During the six weeks' pneumonia illness in 1901, the
diary was regularly kept by one of the daughters, who faithfully recorded
her father's condition, the doctor's visits and various details of the farm
work being carried on by others. No one did that in 1915 from November 13
on but the story is told by three bills. Two of them are from the Mary Fletcher
Hospital in Burlington dated November 21, 1915. They read as follows:
Mr. E. Bigelow:
To care for 6 days $2.00 $12.00
To care for 1 day 2.58
2.58
To one day special nurse 1.71 1.71
To operating room 5.00
5.00
$21.29
The other bill is for private room $10 so we can assume
he had the best of care. The charges are interesting to compare with those
that would be charged today. The third bill is that of the local undertaker:
"To expense of Mr. E. Bigelow's funeral $16.75."
The house in which Eliakim passed his last fourteen years
is now a ski lodge and motel. The church across the road from it which he
helped organize in 1883 and served as clerk the rest of his life has been
remodeled into a guest lodge. The farm on the hill is no longer operated
as such but its superb scenic location has been capitalized as a real estate
venture. The barn he built collapsed (1961) and is in ruins, part of it being
used for construction of a summer theatre.

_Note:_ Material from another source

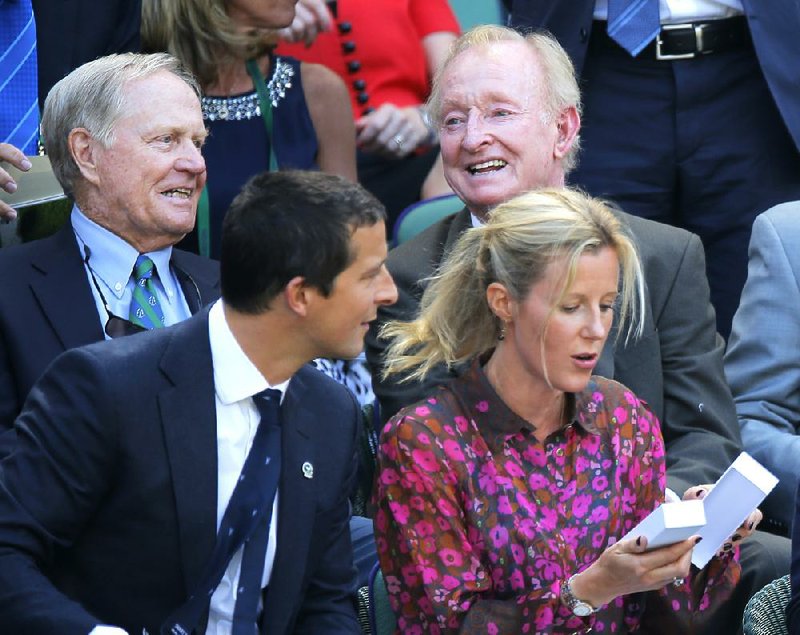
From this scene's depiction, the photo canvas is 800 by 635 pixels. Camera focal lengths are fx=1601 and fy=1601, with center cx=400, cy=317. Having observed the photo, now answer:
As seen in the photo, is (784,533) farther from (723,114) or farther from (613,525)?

The horse barn adjacent to the house to which he so often
moved hay and straw as recorded in the diaries is gone but the house remains
externally as he knew it, though the interior has been completely changed
and modernized. Even the road as it approaches the top of the hill has
been relocated.
After Eliakim's death, the house on the Branch was sold,
and the surviving daughters and Mother Louise moved to the village where
Susan was teaching. The mother died December 22, 1921. Susan died in June
1959 at the age of 85, and her sister Addie, daughter of Eliakim's first
marriage, passed away in a Waterbury nursing home ten months later at the
ripe old age of 98. Son Edwin, who had established himself as a practicing
physician in Wolcott, Vermont, had come home to the house on the Branch
with an incurable malady, and the diary for June 12, 1905 had recorded:
"Edwin passed away 11:45."
Thus with the passing of Addie, the Bigelow family in
Stowe remains as only a memory after 119 years of residence, a memory kept
alive in some degree by the chimes which Addie willed should be installed
in the steeple of the Village Community Church.